BEGIN RECORDS FOR THE EXERCISE

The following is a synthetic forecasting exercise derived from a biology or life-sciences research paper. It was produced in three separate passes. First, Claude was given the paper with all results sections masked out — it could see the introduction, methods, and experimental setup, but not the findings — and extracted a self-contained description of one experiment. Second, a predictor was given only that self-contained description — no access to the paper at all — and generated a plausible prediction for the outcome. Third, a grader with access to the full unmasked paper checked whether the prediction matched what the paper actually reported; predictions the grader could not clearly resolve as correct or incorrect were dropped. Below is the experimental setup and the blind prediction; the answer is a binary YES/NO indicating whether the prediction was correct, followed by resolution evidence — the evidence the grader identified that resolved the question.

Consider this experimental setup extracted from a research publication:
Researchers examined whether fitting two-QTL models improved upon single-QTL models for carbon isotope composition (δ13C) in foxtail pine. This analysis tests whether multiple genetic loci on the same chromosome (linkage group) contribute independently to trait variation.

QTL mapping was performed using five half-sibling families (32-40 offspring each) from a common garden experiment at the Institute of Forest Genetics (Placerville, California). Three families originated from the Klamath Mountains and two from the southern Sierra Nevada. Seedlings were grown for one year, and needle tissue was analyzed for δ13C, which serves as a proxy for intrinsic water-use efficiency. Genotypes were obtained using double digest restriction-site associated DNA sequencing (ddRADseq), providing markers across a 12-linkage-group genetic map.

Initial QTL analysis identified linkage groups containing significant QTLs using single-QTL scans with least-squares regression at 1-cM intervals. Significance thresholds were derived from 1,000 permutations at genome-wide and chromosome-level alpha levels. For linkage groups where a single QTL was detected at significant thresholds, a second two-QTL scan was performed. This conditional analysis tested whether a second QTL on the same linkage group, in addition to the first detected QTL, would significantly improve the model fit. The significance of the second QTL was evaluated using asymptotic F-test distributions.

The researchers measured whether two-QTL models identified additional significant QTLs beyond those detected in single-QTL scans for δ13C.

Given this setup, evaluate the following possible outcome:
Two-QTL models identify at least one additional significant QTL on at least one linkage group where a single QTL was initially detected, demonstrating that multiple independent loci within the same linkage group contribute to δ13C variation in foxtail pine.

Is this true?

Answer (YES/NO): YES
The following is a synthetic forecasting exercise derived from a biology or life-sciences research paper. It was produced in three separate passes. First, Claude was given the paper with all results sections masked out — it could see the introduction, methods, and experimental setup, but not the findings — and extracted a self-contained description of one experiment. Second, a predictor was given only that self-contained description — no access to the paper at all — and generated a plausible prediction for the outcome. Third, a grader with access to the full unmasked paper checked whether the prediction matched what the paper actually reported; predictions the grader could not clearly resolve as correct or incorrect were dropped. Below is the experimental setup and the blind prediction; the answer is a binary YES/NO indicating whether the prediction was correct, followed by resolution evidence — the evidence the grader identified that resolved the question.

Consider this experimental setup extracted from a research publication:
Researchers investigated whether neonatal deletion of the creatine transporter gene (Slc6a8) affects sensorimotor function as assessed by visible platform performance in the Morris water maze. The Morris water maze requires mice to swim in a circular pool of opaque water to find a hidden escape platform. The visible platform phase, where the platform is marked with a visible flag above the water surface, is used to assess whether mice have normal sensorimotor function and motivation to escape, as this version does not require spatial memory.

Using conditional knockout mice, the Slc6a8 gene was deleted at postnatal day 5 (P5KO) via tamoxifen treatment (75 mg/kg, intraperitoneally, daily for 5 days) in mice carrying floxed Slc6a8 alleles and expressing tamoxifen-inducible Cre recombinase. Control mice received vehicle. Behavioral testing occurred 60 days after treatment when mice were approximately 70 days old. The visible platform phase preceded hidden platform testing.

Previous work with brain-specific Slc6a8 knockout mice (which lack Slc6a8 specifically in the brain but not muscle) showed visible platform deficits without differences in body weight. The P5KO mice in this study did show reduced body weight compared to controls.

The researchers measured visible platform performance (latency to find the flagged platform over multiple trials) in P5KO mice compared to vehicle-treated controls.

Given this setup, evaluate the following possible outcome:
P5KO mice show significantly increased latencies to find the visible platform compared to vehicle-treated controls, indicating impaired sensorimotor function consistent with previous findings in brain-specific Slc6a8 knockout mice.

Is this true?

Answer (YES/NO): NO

END RECORDS FOR THE EXERCISE

EXERCISE AIM: Send back the whole listing above exactly, please.

REPLY:
The following is a synthetic forecasting exercise derived from a biology or life-sciences research paper. It was produced in three separate passes. First, Claude was given the paper with all results sections masked out — it could see the introduction, methods, and experimental setup, but not the findings — and extracted a self-contained description of one experiment. Second, a predictor was given only that self-contained description — no access to the paper at all — and generated a plausible prediction for the outcome. Third, a grader with access to the full unmasked paper checked whether the prediction matched what the paper actually reported; predictions the grader could not clearly resolve as correct or incorrect were dropped. Below is the experimental setup and the blind prediction; the answer is a binary YES/NO indicating whether the prediction was correct, followed by resolution evidence — the evidence the grader identified that resolved the question.

Consider this experimental setup extracted from a research publication:
Researchers examined whether fitting two-QTL models improved upon single-QTL models for carbon isotope composition (δ13C) in foxtail pine. This analysis tests whether multiple genetic loci on the same chromosome (linkage group) contribute independently to trait variation.

QTL mapping was performed using five half-sibling families (32-40 offspring each) from a common garden experiment at the Institute of Forest Genetics (Placerville, California). Three families originated from the Klamath Mountains and two from the southern Sierra Nevada. Seedlings were grown for one year, and needle tissue was analyzed for δ13C, which serves as a proxy for intrinsic water-use efficiency. Genotypes were obtained using double digest restriction-site associated DNA sequencing (ddRADseq), providing markers across a 12-linkage-group genetic map.

Initial QTL analysis identified linkage groups containing significant QTLs using single-QTL scans with least-squares regression at 1-cM intervals. Significance thresholds were derived from 1,000 permutations at genome-wide and chromosome-level alpha levels. For linkage groups where a single QTL was detected at significant thresholds, a second two-QTL scan was performed. This conditional analysis tested whether a second QTL on the same linkage group, in addition to the first detected QTL, would significantly improve the model fit. The significance of the second QTL was evaluated using asymptotic F-test distributions.

The researchers measured whether two-QTL models identified additional significant QTLs beyond those detected in single-QTL scans for δ13C.

Given this setup, evaluate the following possible outcome:
Two-QTL models identify at least one additional significant QTL on at least one linkage group where a single QTL was initially detected, demonstrating that multiple independent loci within the same linkage group contribute to δ13C variation in foxtail pine.

Is this true?

Answer (YES/NO): YES
The following is a synthetic forecasting exercise derived from a biology or life-sciences research paper. It was produced in three separate passes. First, Claude was given the paper with all results sections masked out — it could see the introduction, methods, and experimental setup, but not the findings — and extracted a self-contained description of one experiment. Second, a predictor was given only that self-contained description — no access to the paper at all — and generated a plausible prediction for the outcome. Third, a grader with access to the full unmasked paper checked whether the prediction matched what the paper actually reported; predictions the grader could not clearly resolve as correct or incorrect were dropped. Below is the experimental setup and the blind prediction; the answer is a binary YES/NO indicating whether the prediction was correct, followed by resolution evidence — the evidence the grader identified that resolved the question.

Consider this experimental setup extracted from a research publication:
Researchers investigated whether neonatal deletion of the creatine transporter gene (Slc6a8) affects sensorimotor function as assessed by visible platform performance in the Morris water maze. The Morris water maze requires mice to swim in a circular pool of opaque water to find a hidden escape platform. The visible platform phase, where the platform is marked with a visible flag above the water surface, is used to assess whether mice have normal sensorimotor function and motivation to escape, as this version does not require spatial memory.

Using conditional knockout mice, the Slc6a8 gene was deleted at postnatal day 5 (P5KO) via tamoxifen treatment (75 mg/kg, intraperitoneally, daily for 5 days) in mice carrying floxed Slc6a8 alleles and expressing tamoxifen-inducible Cre recombinase. Control mice received vehicle. Behavioral testing occurred 60 days after treatment when mice were approximately 70 days old. The visible platform phase preceded hidden platform testing.

Previous work with brain-specific Slc6a8 knockout mice (which lack Slc6a8 specifically in the brain but not muscle) showed visible platform deficits without differences in body weight. The P5KO mice in this study did show reduced body weight compared to controls.

The researchers measured visible platform performance (latency to find the flagged platform over multiple trials) in P5KO mice compared to vehicle-treated controls.

Given this setup, evaluate the following possible outcome:
P5KO mice show significantly increased latencies to find the visible platform compared to vehicle-treated controls, indicating impaired sensorimotor function consistent with previous findings in brain-specific Slc6a8 knockout mice.

Is this true?

Answer (YES/NO): NO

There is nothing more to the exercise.